■ **Exercise objective**
Report back every line below that carries the word "frames".

■ **Extracted records**
▼

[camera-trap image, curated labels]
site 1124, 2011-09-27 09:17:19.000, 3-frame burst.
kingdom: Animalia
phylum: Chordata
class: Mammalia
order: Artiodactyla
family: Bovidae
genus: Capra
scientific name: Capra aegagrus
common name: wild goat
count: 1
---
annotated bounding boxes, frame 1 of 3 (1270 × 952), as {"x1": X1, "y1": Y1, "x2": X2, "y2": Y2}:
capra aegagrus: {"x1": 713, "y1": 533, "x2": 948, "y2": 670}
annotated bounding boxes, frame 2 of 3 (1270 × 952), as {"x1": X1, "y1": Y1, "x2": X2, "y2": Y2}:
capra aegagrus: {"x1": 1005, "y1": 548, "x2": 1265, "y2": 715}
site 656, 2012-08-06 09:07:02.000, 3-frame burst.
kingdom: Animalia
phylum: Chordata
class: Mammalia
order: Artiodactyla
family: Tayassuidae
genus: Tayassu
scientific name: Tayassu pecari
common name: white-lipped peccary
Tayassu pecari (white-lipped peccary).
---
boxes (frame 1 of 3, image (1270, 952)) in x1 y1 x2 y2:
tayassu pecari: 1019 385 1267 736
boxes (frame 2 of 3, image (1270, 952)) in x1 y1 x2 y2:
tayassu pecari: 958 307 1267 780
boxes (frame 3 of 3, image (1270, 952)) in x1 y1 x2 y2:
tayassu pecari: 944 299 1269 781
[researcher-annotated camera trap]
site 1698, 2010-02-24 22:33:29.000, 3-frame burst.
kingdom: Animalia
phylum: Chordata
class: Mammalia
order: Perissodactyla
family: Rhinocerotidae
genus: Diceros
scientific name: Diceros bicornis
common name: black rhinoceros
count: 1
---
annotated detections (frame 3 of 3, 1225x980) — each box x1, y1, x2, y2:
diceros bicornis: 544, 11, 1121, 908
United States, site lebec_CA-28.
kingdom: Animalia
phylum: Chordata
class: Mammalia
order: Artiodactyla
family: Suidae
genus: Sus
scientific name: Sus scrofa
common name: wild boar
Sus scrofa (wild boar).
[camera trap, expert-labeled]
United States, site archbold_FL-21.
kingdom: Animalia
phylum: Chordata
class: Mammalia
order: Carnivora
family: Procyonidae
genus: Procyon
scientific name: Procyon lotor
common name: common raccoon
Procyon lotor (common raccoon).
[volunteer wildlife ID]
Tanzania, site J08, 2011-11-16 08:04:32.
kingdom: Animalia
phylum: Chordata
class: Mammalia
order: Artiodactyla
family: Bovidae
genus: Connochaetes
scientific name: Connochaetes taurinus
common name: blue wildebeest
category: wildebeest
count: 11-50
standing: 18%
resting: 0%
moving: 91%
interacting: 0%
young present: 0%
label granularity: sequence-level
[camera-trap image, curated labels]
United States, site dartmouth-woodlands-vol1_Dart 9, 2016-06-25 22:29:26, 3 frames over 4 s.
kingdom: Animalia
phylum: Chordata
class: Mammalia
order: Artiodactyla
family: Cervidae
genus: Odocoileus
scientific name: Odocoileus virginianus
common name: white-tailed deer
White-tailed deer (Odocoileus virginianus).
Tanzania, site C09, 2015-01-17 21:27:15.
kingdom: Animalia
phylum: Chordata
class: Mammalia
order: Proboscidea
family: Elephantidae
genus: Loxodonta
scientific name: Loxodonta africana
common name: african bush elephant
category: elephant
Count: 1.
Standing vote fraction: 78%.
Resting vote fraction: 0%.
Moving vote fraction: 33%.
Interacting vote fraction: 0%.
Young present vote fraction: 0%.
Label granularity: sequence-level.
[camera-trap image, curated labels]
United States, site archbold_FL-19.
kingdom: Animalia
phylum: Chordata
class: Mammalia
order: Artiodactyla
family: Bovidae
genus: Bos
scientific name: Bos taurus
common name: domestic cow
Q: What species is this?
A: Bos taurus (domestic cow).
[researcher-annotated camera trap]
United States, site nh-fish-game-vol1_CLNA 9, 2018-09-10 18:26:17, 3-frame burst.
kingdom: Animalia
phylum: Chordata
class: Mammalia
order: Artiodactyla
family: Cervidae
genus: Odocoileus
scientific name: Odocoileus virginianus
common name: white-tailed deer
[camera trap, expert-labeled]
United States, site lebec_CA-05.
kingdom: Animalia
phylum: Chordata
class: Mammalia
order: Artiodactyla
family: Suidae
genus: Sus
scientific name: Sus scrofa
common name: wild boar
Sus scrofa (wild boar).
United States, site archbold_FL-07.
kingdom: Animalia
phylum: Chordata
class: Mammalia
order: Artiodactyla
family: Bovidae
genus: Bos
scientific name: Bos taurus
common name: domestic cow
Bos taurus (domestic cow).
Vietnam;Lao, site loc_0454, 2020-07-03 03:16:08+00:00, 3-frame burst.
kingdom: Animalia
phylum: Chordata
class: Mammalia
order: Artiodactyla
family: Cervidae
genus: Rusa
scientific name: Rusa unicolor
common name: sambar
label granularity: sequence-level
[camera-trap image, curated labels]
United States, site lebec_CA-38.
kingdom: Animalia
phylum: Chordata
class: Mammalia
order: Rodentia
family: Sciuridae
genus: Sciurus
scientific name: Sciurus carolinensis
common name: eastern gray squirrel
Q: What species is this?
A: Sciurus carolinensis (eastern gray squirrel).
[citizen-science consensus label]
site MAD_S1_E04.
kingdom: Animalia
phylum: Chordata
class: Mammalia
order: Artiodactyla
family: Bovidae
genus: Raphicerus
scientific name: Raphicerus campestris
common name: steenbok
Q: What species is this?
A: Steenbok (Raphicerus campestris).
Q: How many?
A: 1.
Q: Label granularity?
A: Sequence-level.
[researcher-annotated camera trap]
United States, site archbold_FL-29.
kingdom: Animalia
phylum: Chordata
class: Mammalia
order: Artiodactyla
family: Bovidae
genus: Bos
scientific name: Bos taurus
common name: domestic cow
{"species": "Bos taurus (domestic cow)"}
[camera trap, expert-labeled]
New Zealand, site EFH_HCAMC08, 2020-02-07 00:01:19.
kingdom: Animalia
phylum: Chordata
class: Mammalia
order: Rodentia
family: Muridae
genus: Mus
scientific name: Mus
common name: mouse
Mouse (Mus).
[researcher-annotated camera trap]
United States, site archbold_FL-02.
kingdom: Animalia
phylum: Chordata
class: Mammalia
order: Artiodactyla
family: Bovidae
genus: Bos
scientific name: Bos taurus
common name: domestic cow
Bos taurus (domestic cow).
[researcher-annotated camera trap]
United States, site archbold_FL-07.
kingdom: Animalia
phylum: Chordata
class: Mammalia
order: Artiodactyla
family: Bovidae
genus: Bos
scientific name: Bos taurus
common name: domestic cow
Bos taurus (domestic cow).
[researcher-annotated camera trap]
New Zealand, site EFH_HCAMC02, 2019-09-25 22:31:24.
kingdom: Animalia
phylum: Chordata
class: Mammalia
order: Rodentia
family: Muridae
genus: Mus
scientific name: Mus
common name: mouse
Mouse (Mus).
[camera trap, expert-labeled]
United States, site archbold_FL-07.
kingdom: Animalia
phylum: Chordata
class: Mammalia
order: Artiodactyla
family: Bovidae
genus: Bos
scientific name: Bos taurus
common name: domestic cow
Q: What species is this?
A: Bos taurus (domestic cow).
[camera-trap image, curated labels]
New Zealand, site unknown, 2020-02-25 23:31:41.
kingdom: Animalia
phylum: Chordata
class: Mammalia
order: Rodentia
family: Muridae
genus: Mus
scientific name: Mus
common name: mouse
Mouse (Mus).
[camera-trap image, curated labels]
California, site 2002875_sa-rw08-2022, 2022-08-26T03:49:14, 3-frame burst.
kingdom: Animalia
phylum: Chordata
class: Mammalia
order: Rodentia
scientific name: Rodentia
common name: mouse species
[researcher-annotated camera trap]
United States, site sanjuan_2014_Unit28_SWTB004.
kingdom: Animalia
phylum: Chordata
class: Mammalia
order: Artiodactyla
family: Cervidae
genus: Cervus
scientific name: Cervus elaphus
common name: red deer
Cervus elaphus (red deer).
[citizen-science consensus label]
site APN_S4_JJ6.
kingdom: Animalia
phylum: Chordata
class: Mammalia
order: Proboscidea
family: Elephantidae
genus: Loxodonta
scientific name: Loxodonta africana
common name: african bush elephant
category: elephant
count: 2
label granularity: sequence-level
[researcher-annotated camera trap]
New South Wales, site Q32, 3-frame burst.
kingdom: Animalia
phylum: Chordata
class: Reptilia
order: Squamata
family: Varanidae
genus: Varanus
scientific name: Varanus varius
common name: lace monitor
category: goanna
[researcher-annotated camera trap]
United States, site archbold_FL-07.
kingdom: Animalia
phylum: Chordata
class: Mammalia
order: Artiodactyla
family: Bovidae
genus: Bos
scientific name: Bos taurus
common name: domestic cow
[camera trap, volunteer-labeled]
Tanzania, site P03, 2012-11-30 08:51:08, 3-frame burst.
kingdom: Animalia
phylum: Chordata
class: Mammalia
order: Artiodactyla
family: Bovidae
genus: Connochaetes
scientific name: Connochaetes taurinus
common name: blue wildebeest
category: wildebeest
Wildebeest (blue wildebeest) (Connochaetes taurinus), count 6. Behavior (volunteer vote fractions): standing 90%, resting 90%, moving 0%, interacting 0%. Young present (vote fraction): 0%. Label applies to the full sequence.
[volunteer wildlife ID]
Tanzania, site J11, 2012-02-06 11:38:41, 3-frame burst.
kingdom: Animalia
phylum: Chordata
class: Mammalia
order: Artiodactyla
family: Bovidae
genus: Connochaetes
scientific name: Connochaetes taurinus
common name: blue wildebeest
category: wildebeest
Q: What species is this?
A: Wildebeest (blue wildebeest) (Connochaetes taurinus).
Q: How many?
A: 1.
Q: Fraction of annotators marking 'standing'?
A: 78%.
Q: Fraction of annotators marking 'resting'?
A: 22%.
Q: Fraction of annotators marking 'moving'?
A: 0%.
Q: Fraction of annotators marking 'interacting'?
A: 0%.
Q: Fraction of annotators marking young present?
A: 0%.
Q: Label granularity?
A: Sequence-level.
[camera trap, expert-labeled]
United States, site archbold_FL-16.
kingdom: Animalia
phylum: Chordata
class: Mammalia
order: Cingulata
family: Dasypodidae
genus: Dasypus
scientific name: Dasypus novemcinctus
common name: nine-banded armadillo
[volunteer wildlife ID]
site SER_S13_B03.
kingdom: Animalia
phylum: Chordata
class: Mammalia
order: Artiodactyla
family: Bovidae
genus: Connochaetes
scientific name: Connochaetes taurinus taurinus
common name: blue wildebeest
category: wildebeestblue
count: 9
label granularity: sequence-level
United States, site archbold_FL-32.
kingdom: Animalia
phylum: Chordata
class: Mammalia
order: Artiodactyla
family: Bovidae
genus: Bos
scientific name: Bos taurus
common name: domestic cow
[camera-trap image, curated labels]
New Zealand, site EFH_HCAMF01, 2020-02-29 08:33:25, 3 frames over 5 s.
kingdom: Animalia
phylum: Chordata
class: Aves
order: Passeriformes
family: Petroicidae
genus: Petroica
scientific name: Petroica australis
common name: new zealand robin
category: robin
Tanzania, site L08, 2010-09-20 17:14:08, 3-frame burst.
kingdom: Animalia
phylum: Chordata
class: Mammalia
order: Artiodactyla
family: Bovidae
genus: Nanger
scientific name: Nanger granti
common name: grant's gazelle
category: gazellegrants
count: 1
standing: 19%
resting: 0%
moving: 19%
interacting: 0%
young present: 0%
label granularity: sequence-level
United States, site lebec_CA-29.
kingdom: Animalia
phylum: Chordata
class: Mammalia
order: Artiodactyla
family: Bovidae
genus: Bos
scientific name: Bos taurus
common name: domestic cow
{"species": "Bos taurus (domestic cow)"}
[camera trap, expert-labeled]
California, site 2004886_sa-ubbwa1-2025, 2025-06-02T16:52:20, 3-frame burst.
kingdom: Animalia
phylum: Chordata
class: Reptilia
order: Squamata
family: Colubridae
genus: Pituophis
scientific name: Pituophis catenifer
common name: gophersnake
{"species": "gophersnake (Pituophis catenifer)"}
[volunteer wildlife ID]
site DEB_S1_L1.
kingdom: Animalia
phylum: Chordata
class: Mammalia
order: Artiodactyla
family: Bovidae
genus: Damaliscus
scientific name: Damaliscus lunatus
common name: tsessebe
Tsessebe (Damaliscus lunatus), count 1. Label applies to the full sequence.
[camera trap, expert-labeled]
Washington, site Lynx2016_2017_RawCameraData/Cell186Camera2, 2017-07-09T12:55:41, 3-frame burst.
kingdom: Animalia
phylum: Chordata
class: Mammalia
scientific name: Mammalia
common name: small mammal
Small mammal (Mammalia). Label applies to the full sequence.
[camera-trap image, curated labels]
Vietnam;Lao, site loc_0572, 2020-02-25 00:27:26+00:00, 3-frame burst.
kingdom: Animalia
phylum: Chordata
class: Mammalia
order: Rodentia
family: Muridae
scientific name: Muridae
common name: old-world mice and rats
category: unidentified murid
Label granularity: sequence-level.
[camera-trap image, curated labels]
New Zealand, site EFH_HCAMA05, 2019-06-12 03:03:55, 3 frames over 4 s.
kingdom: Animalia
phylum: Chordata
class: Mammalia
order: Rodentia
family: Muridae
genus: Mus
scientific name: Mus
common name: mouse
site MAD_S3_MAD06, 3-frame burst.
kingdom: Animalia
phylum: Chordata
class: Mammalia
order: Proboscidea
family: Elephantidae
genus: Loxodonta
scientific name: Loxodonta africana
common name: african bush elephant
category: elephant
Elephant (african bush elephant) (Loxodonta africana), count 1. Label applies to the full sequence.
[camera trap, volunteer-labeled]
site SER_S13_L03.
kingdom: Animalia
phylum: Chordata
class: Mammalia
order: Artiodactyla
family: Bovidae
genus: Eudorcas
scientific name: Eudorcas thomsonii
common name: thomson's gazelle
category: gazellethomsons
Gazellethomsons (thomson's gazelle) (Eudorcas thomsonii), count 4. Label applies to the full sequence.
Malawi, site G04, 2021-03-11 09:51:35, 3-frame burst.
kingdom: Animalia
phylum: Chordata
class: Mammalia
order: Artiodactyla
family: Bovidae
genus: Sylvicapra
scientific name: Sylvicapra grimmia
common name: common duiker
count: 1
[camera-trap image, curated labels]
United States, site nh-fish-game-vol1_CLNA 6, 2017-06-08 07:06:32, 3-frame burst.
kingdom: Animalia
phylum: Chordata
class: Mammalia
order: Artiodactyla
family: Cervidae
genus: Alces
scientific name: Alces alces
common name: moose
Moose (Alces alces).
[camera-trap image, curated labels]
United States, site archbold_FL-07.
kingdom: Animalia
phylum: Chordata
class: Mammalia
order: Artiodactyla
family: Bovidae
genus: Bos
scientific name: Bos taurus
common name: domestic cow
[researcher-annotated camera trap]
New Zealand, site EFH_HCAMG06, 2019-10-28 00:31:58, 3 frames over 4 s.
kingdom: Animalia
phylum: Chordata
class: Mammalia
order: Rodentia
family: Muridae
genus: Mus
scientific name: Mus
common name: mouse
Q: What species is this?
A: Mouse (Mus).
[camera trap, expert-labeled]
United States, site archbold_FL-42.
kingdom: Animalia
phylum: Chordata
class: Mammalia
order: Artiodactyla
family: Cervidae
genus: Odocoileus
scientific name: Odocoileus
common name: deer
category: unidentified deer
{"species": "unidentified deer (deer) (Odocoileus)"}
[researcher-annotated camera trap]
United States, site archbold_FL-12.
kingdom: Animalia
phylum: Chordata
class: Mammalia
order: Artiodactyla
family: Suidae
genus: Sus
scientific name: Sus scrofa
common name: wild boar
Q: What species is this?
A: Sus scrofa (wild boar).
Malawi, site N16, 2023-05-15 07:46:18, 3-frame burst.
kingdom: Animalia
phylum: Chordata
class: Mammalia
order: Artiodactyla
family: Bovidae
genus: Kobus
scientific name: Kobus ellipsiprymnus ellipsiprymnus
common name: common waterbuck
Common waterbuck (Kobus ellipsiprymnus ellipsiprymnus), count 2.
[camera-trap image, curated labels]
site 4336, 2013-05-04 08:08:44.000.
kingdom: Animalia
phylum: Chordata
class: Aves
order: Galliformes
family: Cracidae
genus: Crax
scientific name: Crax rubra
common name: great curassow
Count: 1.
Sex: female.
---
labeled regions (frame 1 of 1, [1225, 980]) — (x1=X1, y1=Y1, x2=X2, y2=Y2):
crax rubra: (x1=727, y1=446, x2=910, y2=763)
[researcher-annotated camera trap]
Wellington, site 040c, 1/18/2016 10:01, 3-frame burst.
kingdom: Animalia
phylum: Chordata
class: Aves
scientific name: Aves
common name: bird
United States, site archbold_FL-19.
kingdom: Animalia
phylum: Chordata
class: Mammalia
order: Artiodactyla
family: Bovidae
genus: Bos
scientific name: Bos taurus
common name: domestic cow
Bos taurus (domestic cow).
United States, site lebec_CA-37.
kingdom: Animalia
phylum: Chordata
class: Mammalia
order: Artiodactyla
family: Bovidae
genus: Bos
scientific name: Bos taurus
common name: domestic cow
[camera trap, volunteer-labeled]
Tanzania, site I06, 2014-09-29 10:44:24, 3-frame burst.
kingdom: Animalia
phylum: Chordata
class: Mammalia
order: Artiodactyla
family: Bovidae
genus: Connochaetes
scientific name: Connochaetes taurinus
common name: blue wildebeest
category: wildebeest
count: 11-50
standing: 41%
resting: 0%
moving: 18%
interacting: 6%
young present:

▲

■ **Your solution**
United States, site dartmouth-woodlands-vol1_Dart 9, 2016-06-25 22:29:26, 3 frames over 4 s.
New Zealand, site EFH_HCAMF01, 2020-02-29 08:33:25, 3 frames over 5 s.
New Zealand, site EFH_HCAMA05, 2019-06-12 03:03:55, 3 frames over 4 s.
New Zealand, site EFH_HCAMG06, 2019-10-28 00:31:58, 3 frames over 4 s.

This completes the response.